▶ [DOCUMENT TEXT]
-=-=-
When Carlos Alcaraz is fully focused and his impossibly complete game is in full flow, nothing in the world can stop him. As he has spent the early years of his career collecting major titles at a breathless pace, this has been clear for a long time. On the biggest stage in tennis, he reinforced the sentiment with a stupendous performance against his greatest rival, completely outplaying Jannik Sinner, the No 1 and defending champion, to lift his second US Open title with a 6-2, 3-6, 6-1, 6-4 win.
At the end of the most spectacular summer of his career, Alcaraz will replace Sinner as the new No 1, returning to the top ranking for the first time in two years. The 22-year-old also continues to mark himself as one of the greatest young players in the history of the sport: he is the second-youngest man in the Open era to earn six grand slam titles, trailing only Björn Borg. He is also already the fourth man in history to win multiple grand slam titles on all three surfaces.
This match-up marked the first time in history that the same men have competed in three major finals in the Open era in the same calendar year, with Alcaraz finishing the trilogy with a 2-1 lead. He now holds a 10-5 record over Sinner, winning seven of their past eight meetings.
On this occasion, Alcaraz could do anything he wanted with the tennis ball for the best part of three hours. He served brilliantly and struck his devastating forehand with total precision, but he also showcased his variation in full, constantly varying the pace, spin and trajectory of his shots. He keeps Sinner completely off balance and unable to gain any rhythm with his destructive groundstrokes.
-=-=-
▶ [DATA BLOCK]

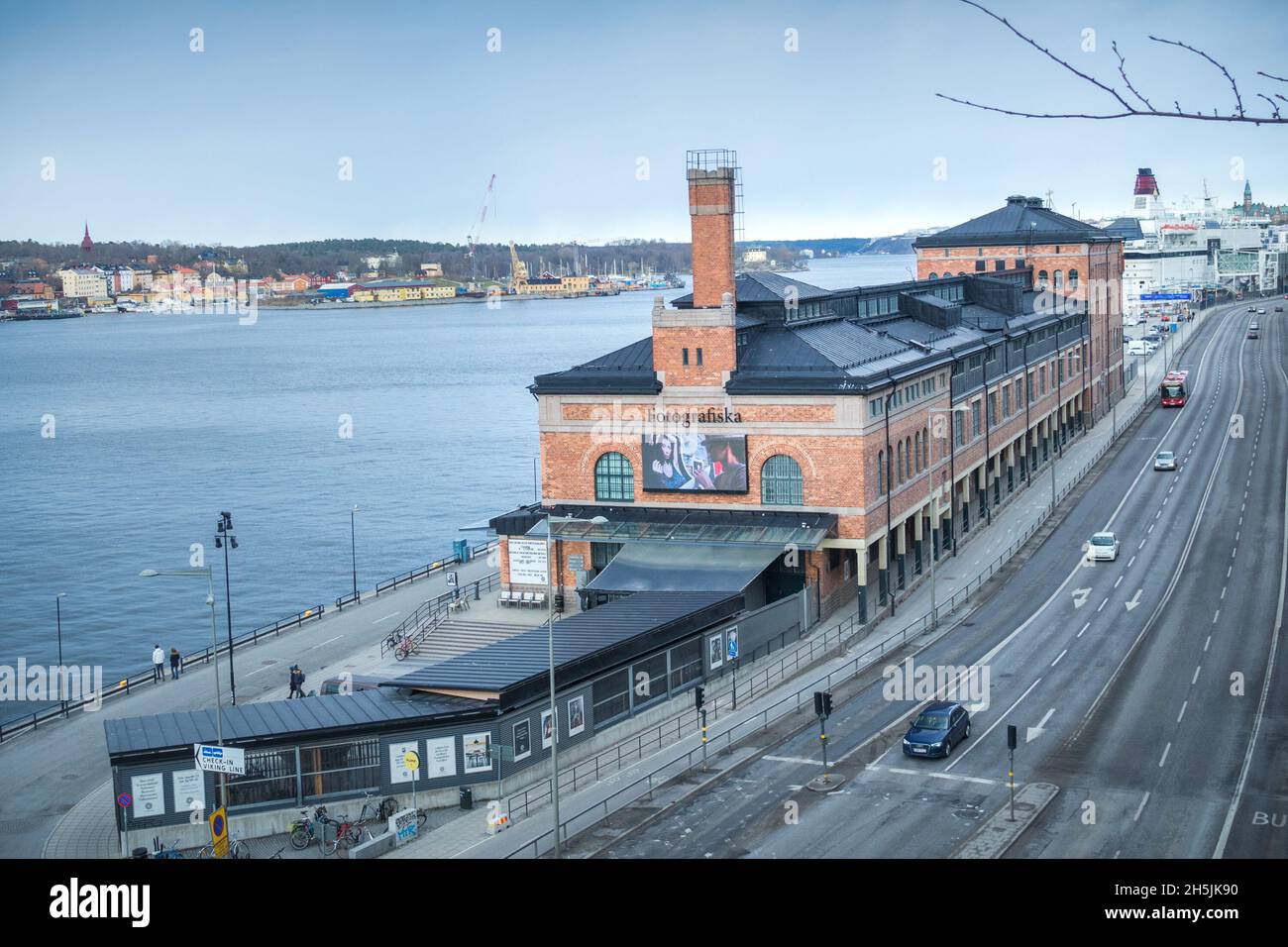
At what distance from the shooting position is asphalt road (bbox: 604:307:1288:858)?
-=-=-
▶ [DIRECTIVE]
Repeat the passage of the tennis report between "At the end of" and "past eight meetings.", inclusive, swapping "grand slam" for "major".

▶ [REPLY TO THE EXERCISE]
At the end of the most spectacular summer of his career, Alcaraz will replace Sinner as the new No 1, returning to the top ranking for the first time in two years. The 22-year-old also continues to mark himself as one of the greatest young players in the history of the sport: he is the second-youngest man in the Open era to earn six major titles, trailing only Björn Borg. He is also already the fourth man in history to win multiple major titles on all three surfaces.
This match-up marked the first time in history that the same men have competed in three major finals in the Open era in the same calendar year, with Alcaraz finishing the trilogy with a 2-1 lead. He now holds a 10-5 record over Sinner, winning seven of their past eight meetings.